▸ Your instructions:
Repeat the following lines exactly and nothing else: the line containing "From the photograph, is" and each line after it through the end of the listing.

• • •

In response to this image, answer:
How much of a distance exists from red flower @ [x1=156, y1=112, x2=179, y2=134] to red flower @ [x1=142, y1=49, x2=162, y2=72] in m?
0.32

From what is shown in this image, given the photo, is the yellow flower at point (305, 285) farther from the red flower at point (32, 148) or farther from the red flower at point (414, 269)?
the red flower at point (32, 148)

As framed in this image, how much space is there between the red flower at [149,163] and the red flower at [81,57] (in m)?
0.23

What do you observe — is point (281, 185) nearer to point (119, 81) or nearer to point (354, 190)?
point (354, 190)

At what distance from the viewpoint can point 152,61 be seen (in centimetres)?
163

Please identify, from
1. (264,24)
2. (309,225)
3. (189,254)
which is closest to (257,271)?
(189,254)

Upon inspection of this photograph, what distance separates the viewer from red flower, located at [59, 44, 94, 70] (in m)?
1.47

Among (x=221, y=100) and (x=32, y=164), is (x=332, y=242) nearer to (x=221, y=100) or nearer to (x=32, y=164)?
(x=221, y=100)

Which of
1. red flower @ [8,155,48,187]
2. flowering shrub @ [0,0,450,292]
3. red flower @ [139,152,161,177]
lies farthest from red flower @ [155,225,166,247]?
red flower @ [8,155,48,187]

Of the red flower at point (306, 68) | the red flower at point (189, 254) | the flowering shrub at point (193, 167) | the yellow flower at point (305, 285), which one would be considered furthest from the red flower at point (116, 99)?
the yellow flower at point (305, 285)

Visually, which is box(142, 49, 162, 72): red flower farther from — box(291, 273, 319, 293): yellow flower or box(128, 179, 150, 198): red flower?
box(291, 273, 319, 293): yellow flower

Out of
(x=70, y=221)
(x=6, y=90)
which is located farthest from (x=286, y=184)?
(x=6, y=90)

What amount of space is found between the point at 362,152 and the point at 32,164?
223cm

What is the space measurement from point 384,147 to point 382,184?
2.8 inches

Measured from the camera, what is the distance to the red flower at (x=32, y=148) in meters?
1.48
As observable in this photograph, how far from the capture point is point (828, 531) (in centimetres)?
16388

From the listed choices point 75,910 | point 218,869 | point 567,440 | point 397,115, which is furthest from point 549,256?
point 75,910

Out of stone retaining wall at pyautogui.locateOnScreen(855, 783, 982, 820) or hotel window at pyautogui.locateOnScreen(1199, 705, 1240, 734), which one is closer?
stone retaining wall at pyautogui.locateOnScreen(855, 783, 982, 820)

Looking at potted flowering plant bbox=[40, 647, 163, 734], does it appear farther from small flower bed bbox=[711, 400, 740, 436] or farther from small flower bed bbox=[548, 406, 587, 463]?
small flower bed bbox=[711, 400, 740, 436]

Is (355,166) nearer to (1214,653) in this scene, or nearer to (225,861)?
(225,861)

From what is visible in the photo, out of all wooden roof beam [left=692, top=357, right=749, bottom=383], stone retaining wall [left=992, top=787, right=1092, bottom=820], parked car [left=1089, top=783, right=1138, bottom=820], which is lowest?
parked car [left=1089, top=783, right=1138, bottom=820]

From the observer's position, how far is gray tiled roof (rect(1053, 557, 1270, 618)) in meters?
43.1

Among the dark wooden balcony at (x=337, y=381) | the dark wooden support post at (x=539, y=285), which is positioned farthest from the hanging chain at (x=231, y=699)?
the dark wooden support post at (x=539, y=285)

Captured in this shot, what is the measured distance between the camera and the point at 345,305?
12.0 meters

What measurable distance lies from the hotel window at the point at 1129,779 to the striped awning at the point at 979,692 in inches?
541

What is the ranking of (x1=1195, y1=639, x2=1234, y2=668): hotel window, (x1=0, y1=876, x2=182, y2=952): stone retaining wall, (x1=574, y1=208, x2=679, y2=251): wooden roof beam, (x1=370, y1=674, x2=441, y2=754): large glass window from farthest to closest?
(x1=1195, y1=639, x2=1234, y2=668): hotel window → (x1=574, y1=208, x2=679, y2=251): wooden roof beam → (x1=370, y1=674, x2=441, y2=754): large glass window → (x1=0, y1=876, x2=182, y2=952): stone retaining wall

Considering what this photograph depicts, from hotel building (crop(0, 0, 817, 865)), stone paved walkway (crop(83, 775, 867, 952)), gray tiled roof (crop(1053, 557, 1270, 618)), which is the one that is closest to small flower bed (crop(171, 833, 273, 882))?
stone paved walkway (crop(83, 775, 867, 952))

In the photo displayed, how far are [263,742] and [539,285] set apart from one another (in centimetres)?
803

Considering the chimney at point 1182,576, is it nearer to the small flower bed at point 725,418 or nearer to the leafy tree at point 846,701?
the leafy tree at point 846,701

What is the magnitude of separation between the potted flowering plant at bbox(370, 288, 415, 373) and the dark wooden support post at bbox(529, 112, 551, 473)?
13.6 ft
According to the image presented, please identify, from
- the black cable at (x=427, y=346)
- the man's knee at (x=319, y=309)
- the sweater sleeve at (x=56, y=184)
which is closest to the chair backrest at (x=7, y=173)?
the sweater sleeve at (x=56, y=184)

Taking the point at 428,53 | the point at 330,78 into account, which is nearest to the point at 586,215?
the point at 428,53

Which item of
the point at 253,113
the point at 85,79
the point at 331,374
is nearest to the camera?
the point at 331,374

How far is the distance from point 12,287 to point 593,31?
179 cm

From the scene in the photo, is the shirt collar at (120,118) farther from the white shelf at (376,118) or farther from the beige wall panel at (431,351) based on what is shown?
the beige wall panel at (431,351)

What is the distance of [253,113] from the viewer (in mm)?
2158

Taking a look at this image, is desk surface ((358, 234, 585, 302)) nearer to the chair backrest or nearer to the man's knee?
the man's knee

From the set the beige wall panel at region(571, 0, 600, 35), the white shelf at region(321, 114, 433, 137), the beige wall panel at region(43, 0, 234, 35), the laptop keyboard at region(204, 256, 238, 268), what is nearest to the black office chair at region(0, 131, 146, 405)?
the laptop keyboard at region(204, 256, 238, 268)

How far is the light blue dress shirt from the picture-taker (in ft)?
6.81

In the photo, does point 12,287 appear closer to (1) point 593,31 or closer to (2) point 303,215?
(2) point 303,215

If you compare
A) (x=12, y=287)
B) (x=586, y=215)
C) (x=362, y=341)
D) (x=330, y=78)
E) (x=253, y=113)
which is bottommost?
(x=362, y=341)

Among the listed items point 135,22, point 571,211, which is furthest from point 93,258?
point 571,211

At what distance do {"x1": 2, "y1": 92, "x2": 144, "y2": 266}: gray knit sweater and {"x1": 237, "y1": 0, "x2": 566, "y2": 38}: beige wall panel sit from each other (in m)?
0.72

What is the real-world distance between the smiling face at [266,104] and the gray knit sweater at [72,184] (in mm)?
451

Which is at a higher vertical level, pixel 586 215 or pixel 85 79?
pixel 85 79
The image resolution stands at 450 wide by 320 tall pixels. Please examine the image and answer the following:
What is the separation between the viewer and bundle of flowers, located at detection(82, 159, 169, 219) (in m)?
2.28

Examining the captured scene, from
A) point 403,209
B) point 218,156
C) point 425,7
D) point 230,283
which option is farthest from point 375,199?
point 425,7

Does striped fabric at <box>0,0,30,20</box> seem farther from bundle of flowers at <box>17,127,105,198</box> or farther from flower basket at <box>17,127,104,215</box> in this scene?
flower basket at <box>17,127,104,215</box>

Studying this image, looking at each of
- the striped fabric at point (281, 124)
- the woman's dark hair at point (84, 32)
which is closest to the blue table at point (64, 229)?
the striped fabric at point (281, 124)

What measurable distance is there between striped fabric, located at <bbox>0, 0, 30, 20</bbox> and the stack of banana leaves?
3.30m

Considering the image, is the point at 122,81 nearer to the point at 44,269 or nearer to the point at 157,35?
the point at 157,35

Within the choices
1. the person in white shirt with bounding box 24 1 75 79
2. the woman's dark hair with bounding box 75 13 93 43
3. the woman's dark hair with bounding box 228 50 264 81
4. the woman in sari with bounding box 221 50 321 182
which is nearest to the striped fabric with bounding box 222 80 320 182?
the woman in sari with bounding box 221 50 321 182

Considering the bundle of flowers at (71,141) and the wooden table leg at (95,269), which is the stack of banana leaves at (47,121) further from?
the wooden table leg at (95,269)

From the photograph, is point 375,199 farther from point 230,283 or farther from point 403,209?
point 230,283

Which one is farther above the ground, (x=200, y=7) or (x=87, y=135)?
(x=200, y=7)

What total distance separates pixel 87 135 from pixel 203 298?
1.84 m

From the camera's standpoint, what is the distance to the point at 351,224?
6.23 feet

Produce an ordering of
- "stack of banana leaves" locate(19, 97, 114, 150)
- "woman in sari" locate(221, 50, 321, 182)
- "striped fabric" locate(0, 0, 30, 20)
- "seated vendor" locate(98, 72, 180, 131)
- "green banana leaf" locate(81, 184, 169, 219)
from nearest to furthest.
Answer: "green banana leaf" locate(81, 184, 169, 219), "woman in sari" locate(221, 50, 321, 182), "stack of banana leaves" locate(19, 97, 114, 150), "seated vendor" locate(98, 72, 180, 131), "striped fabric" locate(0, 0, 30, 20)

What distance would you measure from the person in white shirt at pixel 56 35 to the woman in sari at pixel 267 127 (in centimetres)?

• • •

▸ Problem solution:
From the photograph, is point 375,199 farther from point 230,283 or farther from point 403,209?
point 230,283

Which one is farther above the ground, (x=200, y=7) or (x=87, y=135)?
(x=200, y=7)

What total distance separates pixel 87 135 from pixel 203 298?
1.84 m

From the camera's standpoint, what is the distance to the point at 351,224?
6.23 feet

Produce an ordering of
- "stack of banana leaves" locate(19, 97, 114, 150)
- "woman in sari" locate(221, 50, 321, 182)
- "striped fabric" locate(0, 0, 30, 20)
- "seated vendor" locate(98, 72, 180, 131)
- "green banana leaf" locate(81, 184, 169, 219)
from nearest to furthest.
Answer: "green banana leaf" locate(81, 184, 169, 219), "woman in sari" locate(221, 50, 321, 182), "stack of banana leaves" locate(19, 97, 114, 150), "seated vendor" locate(98, 72, 180, 131), "striped fabric" locate(0, 0, 30, 20)

What distance would you measure from the person in white shirt at pixel 56 35 to the woman in sari at pixel 267 127 (in centimetres)?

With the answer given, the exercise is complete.